Overall the whole data access system does not seem to be very stable. Getting a will be back online shortly message is normal and it seems when downloading files interruptions are also quite frequent so make sure you use a download manager that can resume interrupted downloads (and download speed is – well – varying…). If i consider the fact that full scale data acquisition with two satellites has not started yet and use of the platform is probably still fairly low volume at the moment i am worried – this all does not really looks like it is designed to scale.
An interesting general observation – i already mentioned in my previous text on Sentinel that ESA is quite squeamish about getting credits for anything they produce but is not very generous in crediting others. The tiny hardly readable font size in the credits for their background map is a great example for this – i am pretty sure this is not what the ODbL has in mind when it says reasonably calculated to make any Person … aware…

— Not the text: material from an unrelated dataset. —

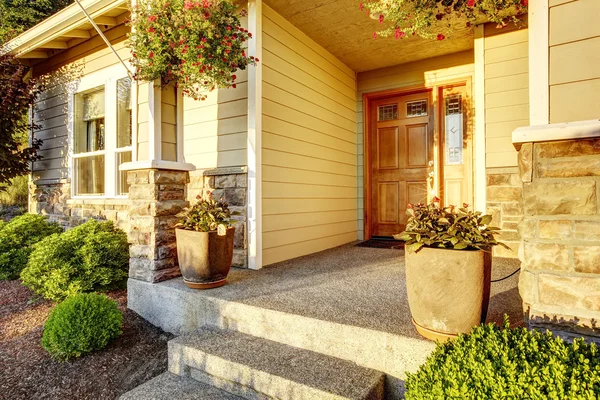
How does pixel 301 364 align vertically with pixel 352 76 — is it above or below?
below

And since they use tiles from openstreetmap.org they quite definitely violate the tile usage policy.
Getting back on topic: When i wrote about the Sentinel-2 launch i mentioned the somewhat unusual planned form of data distribution and i was not sure how they were going to practically manage that. It seems on the outside their data packaging is in principle fairly similar to that of Landsat after all. They also have scenes which represent cuts along the satellite path. In contrast to Landsat where scenes also represent the basic units of acquisition Sentinel-2 acquisitions (called data strips by ESA) routinely start or end mid-scene. Since Sentinel-2 covers a wider area and has a higher resolution the scenes are much larger, file sizes for download are around 6GB. Only Level 1C data is distributed apparently (that is geometrically corrected top-of-atmosphere reflectance – pretty much the same as Landsat Level 1 data)
One significant problem is however that the query interface does not show accurate scene footprints for Sentinel-2 scenes, it only shows which of the 100×100 km tiles of their splitting system (i will get to that later) are included. This looks like the following.
The green areas are Sentinel-2 footprints while the red ones are the much more accurate and useful Sentinel-1 footprints. You also can’t get a scene preview into the map so it is difficult to determine if a certain scene exactly covers your area of interest or not.
Downloading a scene once you found it is straight away – you also get a permalink to directly access the download package (that you can add to a list for automated download later for example). This is something that works much better than with Landsat and the USGS where bulk download is much less easy and flexible. But the good news mostly ends here.
accessing the data
Now you have downloaded your ~6GB file – how can you use it? For reference i will first show you how this looks like with Landsat-8. This might seem unfair since Sentinel-2 has a larger data volume and more bands but it is none the less a fair comparison i think.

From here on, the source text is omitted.